Why had this happened to such a promising prospect?

Talent management programmes trace the career path and performance of employees, but in promoting them there may be gaps in their knowledge and skills that are unnoticed. In the case of this newly promoted manager, he lacked the ability to delegate and there was resistance on his part to allow subordinates the freedom to act. 

It is important to train people in management skills before promoting them. They need to know the basics about planning, organising, staffing, directing and controlling. However, this is not sufficient on its own. There are other influences operating in a person that help or inhibit them from applying such knowledge. 

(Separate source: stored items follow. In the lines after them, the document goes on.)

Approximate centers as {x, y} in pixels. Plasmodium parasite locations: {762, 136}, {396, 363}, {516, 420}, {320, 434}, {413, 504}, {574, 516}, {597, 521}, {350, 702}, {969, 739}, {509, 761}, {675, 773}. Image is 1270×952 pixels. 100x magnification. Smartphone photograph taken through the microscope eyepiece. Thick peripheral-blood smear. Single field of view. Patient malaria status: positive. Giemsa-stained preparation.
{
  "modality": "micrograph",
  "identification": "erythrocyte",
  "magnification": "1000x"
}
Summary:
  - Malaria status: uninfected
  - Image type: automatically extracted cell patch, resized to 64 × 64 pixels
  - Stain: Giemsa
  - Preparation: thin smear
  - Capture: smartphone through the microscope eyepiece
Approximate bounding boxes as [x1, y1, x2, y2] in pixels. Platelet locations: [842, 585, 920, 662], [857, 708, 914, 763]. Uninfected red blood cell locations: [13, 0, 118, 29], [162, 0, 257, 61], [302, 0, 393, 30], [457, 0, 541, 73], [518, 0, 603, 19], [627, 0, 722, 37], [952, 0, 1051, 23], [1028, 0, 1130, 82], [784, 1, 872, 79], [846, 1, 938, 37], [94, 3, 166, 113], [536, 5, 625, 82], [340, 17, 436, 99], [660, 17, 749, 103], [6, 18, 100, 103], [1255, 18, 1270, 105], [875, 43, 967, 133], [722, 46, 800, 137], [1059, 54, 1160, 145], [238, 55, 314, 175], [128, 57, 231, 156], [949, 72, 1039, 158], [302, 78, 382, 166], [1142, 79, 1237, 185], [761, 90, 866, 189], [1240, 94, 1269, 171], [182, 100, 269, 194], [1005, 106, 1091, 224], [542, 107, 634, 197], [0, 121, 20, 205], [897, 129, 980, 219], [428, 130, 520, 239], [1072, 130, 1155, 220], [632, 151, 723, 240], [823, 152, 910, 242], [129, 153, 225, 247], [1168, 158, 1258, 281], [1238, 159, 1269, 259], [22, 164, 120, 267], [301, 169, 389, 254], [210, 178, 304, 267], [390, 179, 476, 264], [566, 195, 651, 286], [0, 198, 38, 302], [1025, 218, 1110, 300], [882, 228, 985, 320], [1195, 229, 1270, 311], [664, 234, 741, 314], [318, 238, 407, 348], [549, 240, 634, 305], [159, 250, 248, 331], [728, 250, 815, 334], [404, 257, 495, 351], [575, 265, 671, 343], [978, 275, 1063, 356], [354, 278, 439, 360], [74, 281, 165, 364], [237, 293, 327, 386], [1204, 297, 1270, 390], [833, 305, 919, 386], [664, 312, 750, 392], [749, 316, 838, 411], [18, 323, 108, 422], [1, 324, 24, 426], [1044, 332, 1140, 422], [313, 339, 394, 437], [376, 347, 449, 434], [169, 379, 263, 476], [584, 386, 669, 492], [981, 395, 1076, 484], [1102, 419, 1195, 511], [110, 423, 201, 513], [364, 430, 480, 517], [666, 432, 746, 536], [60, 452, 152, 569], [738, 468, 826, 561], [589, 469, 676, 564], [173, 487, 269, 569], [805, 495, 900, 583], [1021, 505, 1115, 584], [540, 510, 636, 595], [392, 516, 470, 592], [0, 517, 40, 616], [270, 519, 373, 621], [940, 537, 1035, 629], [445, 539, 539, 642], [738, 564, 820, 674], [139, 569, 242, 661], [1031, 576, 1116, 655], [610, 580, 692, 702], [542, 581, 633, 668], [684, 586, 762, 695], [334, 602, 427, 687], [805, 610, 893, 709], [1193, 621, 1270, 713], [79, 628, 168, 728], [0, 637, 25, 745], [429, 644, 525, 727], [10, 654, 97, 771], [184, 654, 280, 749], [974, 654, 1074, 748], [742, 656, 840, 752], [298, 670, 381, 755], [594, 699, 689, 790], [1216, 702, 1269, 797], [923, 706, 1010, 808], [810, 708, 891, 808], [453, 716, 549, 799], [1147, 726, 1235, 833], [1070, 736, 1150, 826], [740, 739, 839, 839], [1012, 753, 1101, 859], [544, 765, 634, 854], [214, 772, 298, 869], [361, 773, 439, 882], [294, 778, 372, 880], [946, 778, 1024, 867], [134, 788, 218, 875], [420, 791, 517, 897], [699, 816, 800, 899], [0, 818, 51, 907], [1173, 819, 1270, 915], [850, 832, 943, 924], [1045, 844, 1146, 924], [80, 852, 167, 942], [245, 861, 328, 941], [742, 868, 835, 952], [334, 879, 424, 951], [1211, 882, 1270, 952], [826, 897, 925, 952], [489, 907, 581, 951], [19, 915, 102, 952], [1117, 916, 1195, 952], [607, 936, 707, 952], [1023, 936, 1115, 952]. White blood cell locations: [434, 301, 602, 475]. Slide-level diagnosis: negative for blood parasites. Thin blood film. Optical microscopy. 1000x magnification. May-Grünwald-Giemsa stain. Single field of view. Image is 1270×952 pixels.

Take the example of the perfectionist in the above story. Perfectionists are rewarded for their diligence, hard work and staying on top of every detail. Yet so much of this behaviour is self-defeating when promoted to being a manager. In that role, they feel they must oversee every aspect of a project to ensure things are done ‘correctly’ or, if not, they feel they have to do it themselves. They miss the big picture by getting hung up on details. Unless they learn to change their thinking and behaviour, they are not going to be successful.   

This is where helping managers understand their thinking and behaviour, and how these affect their performance, can make a major difference in their development. To do this, diagnostic questionnaires can be helpful, but they must have valid and reliable measures related to effectiveness. While there are many surveys that highlight personality characteristics, they do not necessarily relate to job effectiveness. For example, sales people can be either introverted or extroverted and still do a good job. 

To understand where effectiveness lies, we need to tap into the thinking and motivation of people. A specific assessment that measures those thinking styles is the Life Styles Inventory™, a survey by Human Synergistics that identifies the way in which highly effective managers think and behave. These managers are achievement-oriented and have humanistic values. Such people readily gain management skills. This is different from the perfectionist described earlier.

To develop a manager, a good understanding of constructive thinking styles in combination with learning management skills is required. Those with less constructive thinking feel insecure and refuse to delegate. These managers need to overcome such insecurities and learn to reframe their thinking so they can be open to applying management skills. 

Valid and reliable diagnostic tools in the hands of accredited HR practitioners can help develop managers who would otherwise have their careers stalled.